Rust uses unicode strings by default. This is what you would want >95% of the time, but in this case the input file is purely ASCII text. Unlike UTF-8 ASCII is a fixed-width encoding that covers the english alphabet and a bunch of special characters widely used in programming. We can loop over bytes instead by just replacing the trait bound to expect u8 and replacing `DATA.chars()` with `DATA.bytes()` and putting a b before the `'\n'` char literal.

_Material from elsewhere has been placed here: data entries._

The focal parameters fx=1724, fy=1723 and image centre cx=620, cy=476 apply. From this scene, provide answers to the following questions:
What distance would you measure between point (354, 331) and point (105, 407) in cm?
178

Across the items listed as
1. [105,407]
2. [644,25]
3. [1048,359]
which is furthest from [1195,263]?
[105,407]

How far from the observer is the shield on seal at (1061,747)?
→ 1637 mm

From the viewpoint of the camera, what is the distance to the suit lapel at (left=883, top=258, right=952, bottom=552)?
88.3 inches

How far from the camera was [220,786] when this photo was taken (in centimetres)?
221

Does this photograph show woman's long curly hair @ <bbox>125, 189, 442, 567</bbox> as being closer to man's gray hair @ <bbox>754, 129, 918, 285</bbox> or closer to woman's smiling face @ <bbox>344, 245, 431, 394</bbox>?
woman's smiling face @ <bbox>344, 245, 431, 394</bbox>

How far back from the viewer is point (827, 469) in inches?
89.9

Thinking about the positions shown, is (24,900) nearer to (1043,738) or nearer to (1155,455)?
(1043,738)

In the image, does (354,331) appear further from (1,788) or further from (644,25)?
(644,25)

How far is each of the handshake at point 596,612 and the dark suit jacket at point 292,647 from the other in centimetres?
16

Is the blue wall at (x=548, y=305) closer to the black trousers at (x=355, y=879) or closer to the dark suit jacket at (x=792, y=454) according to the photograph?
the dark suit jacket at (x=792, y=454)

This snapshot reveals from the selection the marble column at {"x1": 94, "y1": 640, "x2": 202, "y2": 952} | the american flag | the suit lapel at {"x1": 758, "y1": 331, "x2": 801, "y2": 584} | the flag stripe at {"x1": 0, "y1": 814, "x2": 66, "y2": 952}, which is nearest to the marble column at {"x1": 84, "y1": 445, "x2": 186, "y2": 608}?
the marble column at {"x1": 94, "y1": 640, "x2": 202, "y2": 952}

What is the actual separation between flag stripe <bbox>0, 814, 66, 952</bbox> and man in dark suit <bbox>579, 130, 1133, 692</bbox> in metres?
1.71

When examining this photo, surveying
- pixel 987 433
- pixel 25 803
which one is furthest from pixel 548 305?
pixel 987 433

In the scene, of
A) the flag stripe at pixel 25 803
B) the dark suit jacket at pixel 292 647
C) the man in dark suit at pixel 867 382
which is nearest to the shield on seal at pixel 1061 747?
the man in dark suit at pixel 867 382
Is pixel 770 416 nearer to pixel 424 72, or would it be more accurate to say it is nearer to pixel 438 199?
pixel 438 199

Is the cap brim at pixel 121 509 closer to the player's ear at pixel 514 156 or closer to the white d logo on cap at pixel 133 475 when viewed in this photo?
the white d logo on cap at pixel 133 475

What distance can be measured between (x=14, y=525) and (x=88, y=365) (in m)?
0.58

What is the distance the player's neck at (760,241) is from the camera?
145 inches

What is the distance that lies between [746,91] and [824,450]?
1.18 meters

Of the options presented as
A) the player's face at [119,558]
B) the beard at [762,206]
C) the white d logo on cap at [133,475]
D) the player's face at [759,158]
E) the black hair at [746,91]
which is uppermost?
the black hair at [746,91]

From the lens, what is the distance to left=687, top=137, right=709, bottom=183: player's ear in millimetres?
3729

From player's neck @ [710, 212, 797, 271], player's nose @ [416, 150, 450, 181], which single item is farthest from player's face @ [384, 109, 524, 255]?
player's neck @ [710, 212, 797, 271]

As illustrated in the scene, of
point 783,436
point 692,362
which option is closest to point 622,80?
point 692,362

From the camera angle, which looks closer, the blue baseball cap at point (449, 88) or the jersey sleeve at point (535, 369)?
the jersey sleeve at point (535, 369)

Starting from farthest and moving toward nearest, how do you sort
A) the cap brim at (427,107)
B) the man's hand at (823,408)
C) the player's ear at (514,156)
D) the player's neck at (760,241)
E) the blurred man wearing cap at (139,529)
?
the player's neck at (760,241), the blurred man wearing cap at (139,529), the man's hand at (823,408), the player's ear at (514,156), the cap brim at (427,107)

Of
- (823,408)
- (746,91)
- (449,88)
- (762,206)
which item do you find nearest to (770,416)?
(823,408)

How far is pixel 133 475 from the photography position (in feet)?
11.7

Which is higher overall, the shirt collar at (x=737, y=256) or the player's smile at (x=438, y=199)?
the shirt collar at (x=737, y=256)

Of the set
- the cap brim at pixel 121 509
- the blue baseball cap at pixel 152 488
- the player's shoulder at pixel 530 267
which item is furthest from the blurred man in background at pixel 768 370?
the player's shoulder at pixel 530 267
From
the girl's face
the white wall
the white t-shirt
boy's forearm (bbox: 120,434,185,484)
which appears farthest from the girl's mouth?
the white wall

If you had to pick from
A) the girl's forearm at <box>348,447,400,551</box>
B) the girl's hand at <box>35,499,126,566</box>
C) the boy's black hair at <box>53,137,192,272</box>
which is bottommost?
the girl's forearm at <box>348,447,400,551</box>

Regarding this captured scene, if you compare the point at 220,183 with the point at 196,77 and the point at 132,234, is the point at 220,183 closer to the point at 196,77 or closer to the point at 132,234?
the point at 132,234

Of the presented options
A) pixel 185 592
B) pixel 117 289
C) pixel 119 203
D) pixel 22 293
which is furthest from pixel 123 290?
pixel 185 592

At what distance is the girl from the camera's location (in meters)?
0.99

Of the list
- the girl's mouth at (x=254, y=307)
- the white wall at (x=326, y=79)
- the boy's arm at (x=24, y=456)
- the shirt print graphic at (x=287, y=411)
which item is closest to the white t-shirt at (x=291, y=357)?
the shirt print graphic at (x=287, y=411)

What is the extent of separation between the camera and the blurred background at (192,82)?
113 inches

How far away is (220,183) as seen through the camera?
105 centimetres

The code runs in 11.943μs, or another 34.285% faster.

## Puzzle 2

The code for puzzle 2 is almost the same, however instead of a certain character being required a certain amount of times, this one requires that a character is present exactly once in two spots. I chose to go with a branchless way here, by simply XORing a state variable with `(position == posa || position == posb) && (ch == expected)`, like so:

``````    let mut i = 0;
let mut valid = false;
loop {
let c = self.it.next()?;
if c == b'\n' {
break;
}
valid ^= (i == posa || i == posb) && (c == expected);
i += 1;
}
``````

This code runs in 16.998μs (compared to 18.804μs you would get from having an if statement).

## Footnotes

1

Ironically, C actually does not suffer from this problem with the strto(u)l(l) functions.